Paris Time Webinar

Evaluating the impacts of energy innovation policies

Context

There is a growing recognition of the need to accelerate the development and improvement of clean energy technologies globally to enhance our ability to follow net-zero emission pathways. Initiatives like Mission Innovation have helped to grow public R&D funding for clean energy in many countries, and they take a variety of policy approaches to supporting researchers and entrepreneurs. Evidence about which support mechanisms most effectively drive clean energy innovations, and under which conditions, could help governments to adopt best practice in innovation policy design to meet clean energy goals.

Structured and comparable evaluations can contribute to the policy-making process in different ways: it facilitates learning about the impact of policy options nationally and internationally; it supports accountability for public spending; and it establishes the legitimacy of proposed new interventions. For each purpose, governments are looking to ensure that they have the best understanding and metrics to assess the efficiency, effectiveness and relevance of innovation policies, and are developing frameworks for evaluation approaches and data collection.

Objectives

The main goal of this CERT-EGRD thematic discussion is to bring together practitioners from governments with distinguished international scholars to exchange experiences and recommendations about how to design and implement evaluations clean energy innovation policies effecitiveness, from R&D funding programmes to broader support for the energy innovation ecosystem, as well as how to use these findings to improve policy design.

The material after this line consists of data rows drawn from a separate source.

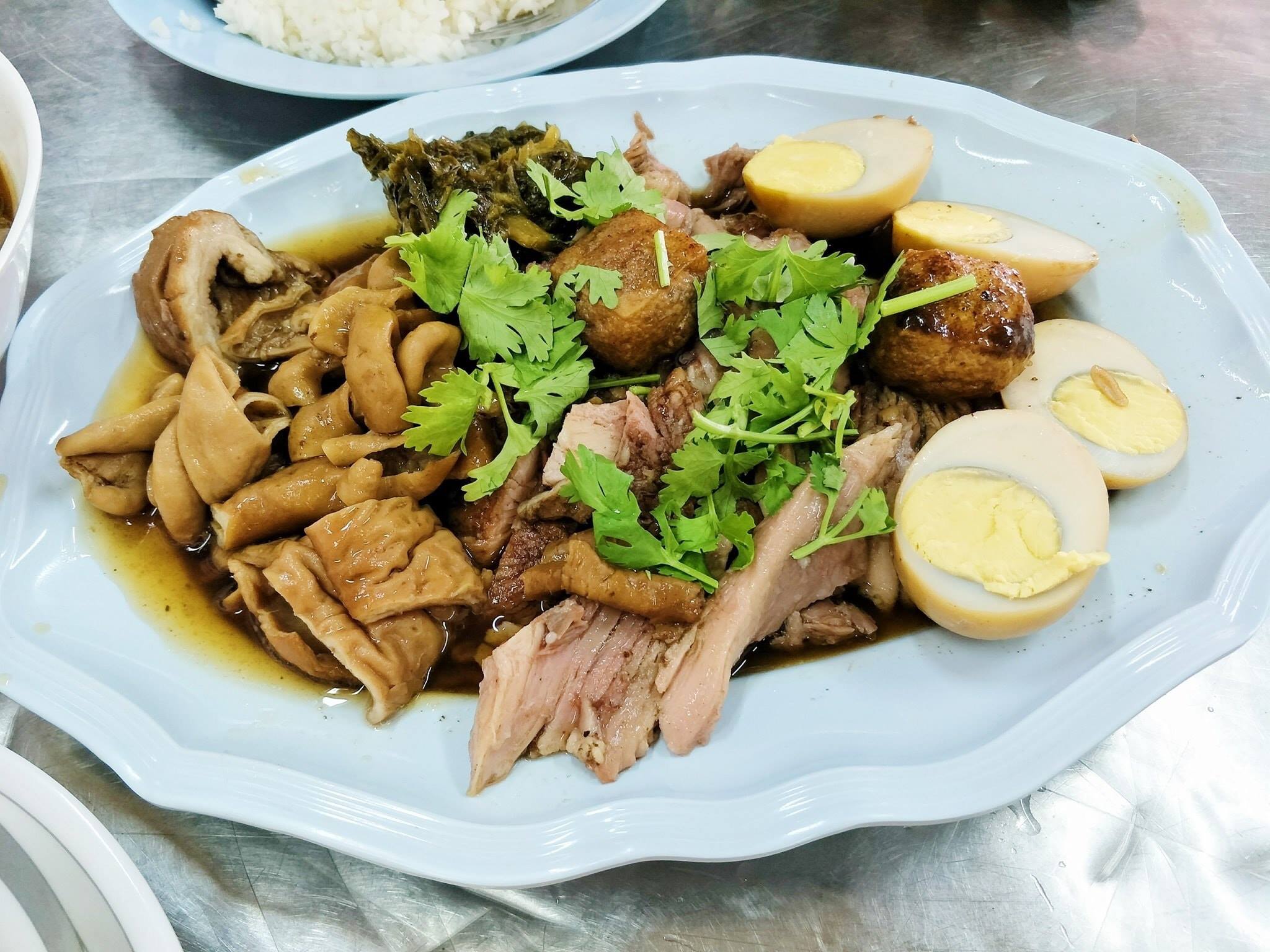 เกาเหลาเนื้อเปื่อยตลาดพลู ต.จันทร์เพ็ญ, กิตติก๋วยเตี๋ยวเป็ด, ราชรสเนื้อตุ๋น, ร้านก๋วยเตี๋ยวเรือป๋ายักษ์, ก๋วยเตี๋ยวเรือ ลำพาย 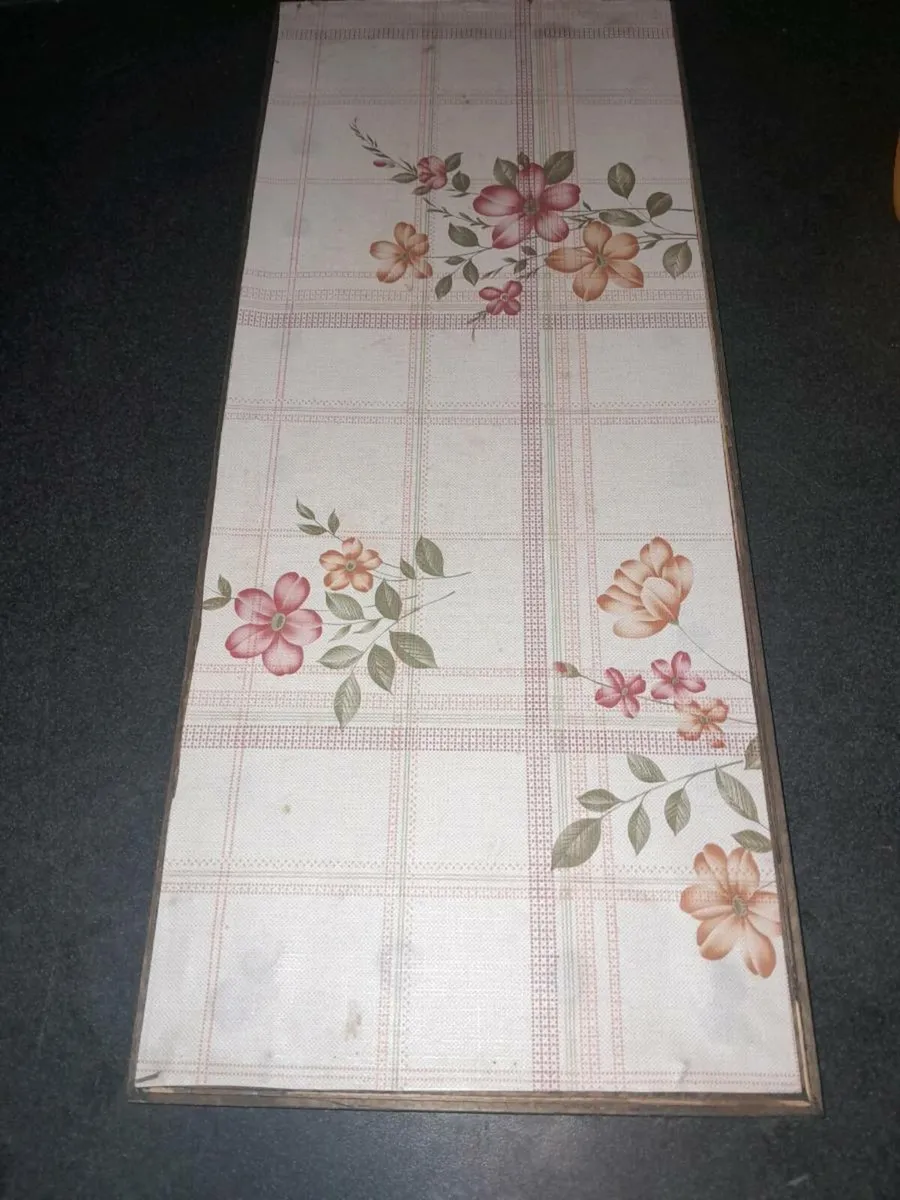 Handmade tapestry with roses - Image 2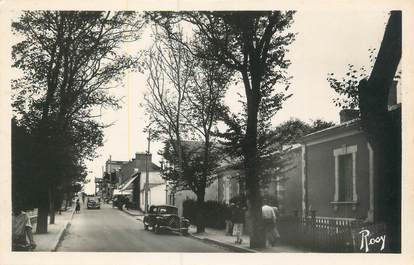 CPSM FRANCE 85 "Saint Gilles sur Vie, l'avenue de la plage" / AUTOMOBILE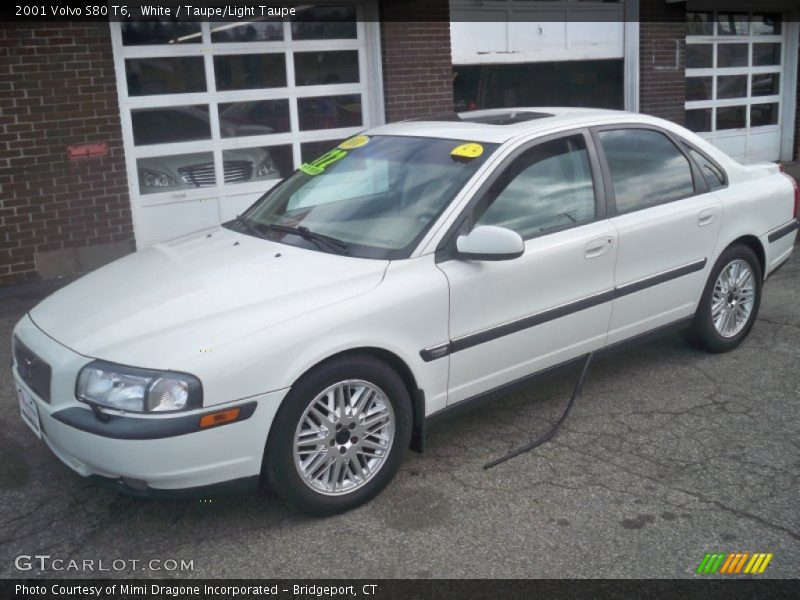 White / Taupe/Light Taupe 2001 Volvo S80 T6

The virtual workshop will facilitate discussion around a number of key questions that face policy makers:

  • What are the overarching objectives of evaluation and of energy innovation policy?
  • What metrics and indicators are used?
  • How far in advance is the collection of data and inputs planned?
  • Against what criteria or counterfactual can performance be measured?
  • How have evaluation results shaped subsequent policies and programmes?
  • How can governments share the findings and lessons from their evaluations internationally in a timely manner?